|
|
-
How to lower the total number of map tasks
Shing Hing Man 2012-10-02, 16:34
I am running Hadoop 1.0.3 in Pseudo distributed mode. When I submit a map/reduce job to process a file of size about 16 GB, in job.xml, I have the following mapred.map.tasks =242 mapred.min.split.size =0 dfs.block.size = 67108864 I would like to reduce mapred.map.tasks to see if it improves performance. I have tried doubling the size of dfs.block.size. But the mapred.map.tasks remains unchanged. Is there a way to reduce mapred.map.tasks ? Thanks in advance for any assistance ! Shing
-
Re: How to lower the total number of map tasks
Chris Nauroth 2012-10-02, 17:00
Those numbers make sense, considering 1 map task per block. 16 GB file / 64 MB block size = ~242 map tasks.
When you doubled dfs.block.size, how did you accomplish that? Typically, the block size is selected at file write time, with a default value from system configuration used if not specified. Did you "hadoop fs -put" the file with the new block size, or was it something else?
Thank you, --Chris
On Tue, Oct 2, 2012 at 9:34 AM, Shing Hing Man <[EMAIL PROTECTED]> wrote:
> > > > I am running Hadoop 1.0.3 in Pseudo distributed mode. > When I submit a map/reduce job to process a file of size about 16 GB, in > job.xml, I have the following > > > mapred.map.tasks =242 > mapred.min.split.size =0 > dfs.block.size = 67108864 > > > I would like to reduce mapred.map.tasks to see if it improves > performance. > I have tried doubling the size of dfs.block.size. But > the mapred.map.tasks remains unchanged. > Is there a way to reduce mapred.map.tasks ? > > > Thanks in advance for any assistance ! > Shing > >
-
Re: How to lower the total number of map tasks
Bejoy Ks 2012-10-02, 17:01
Hi
You need to alter the value of mapred.max.split size to a value larger than your block size to have less number of map tasks than the default.

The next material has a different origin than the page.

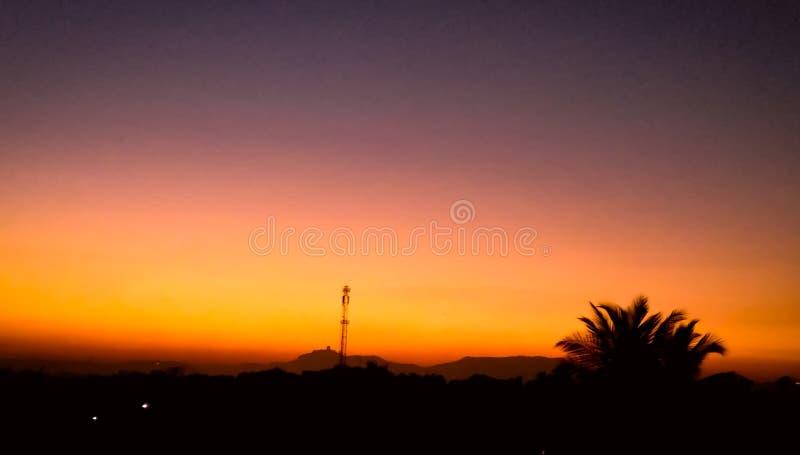 Красивое изображение захода солнца щелкнуло с высокой камерой разрешения стоковые изображения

On Tue, Oct 2, 2012 at 10:04 PM, Shing Hing Man <[EMAIL PROTECTED]> wrote:
> > > > I am running Hadoop 1.0.3 in Pseudo distributed mode. > When I submit a map/reduce job to process a file of size about 16 GB, in > job.xml, I have the following > > > mapred.map.tasks =242 > mapred.min.split.size =0 > dfs.block.size = 67108864 > > > I would like to reduce mapred.map.tasks to see if it improves > performance. > I have tried doubling the size of dfs.block.size. But > the mapred.map.tasks remains unchanged. > Is there a way to reduce mapred.map.tasks ? > > > Thanks in advance for any assistance ! > Shing > >
-
Re: How to lower the total number of map tasks
Bejoy Ks 2012-10-02, 17:03
Sorry for the typo, the property name is mapred.max.split.size
Also just for changing the number of map tasks you don't need to modify the hdfs block size.

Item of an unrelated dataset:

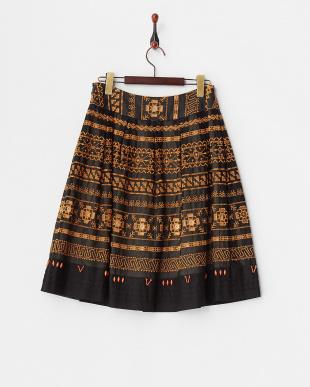 クロ  ボーダー刺繍スカート見る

On Tue, Oct 2, 2012 at 10:31 PM, Bejoy Ks <[EMAIL PROTECTED]> wrote:
> Hi > > You need to alter the value of mapred.max.split size to a value larger > than your block size to have less number of map tasks than the default. > > > On Tue, Oct 2, 2012 at 10:04 PM, Shing Hing Man <[EMAIL PROTECTED]> wrote: > >> >> >> >> I am running Hadoop 1.0.3 in Pseudo distributed mode. >> When I submit a map/reduce job to process a file of size about 16 GB, >> in job.xml, I have the following >> >> >> mapred.map.tasks =242 >> mapred.min.split.size =0 >> dfs.block.size = 67108864 >> >> >> I would like to reduce mapred.map.tasks to see if it improves >> performance. >> I have tried doubling the size of dfs.block.size. But >> the mapred.map.tasks remains unchanged. >> Is there a way to reduce mapred.map.tasks ? >> >> >> Thanks in advance for any assistance ! >> Shing >> >> >
-
Re: How to lower the total number of map tasks
Shing Hing Man 2012-10-02, 17:33
I set the block size using Configuration.setInt("dfs.block.size",134217728); I have also set it in mapred-site.xml.
Shing
________________________________ From: Chris Nauroth <[EMAIL PROTECTED]> To: [EMAIL PROTECTED]; Shing Hing Man <[EMAIL PROTECTED]> Sent: Tuesday, October 2, 2012 6:00 PM Subject: Re: How to lower the total number of map tasks
Those numbers make sense, considering 1 map task per block. 16 GB file / 64 MB block size = ~242 map tasks.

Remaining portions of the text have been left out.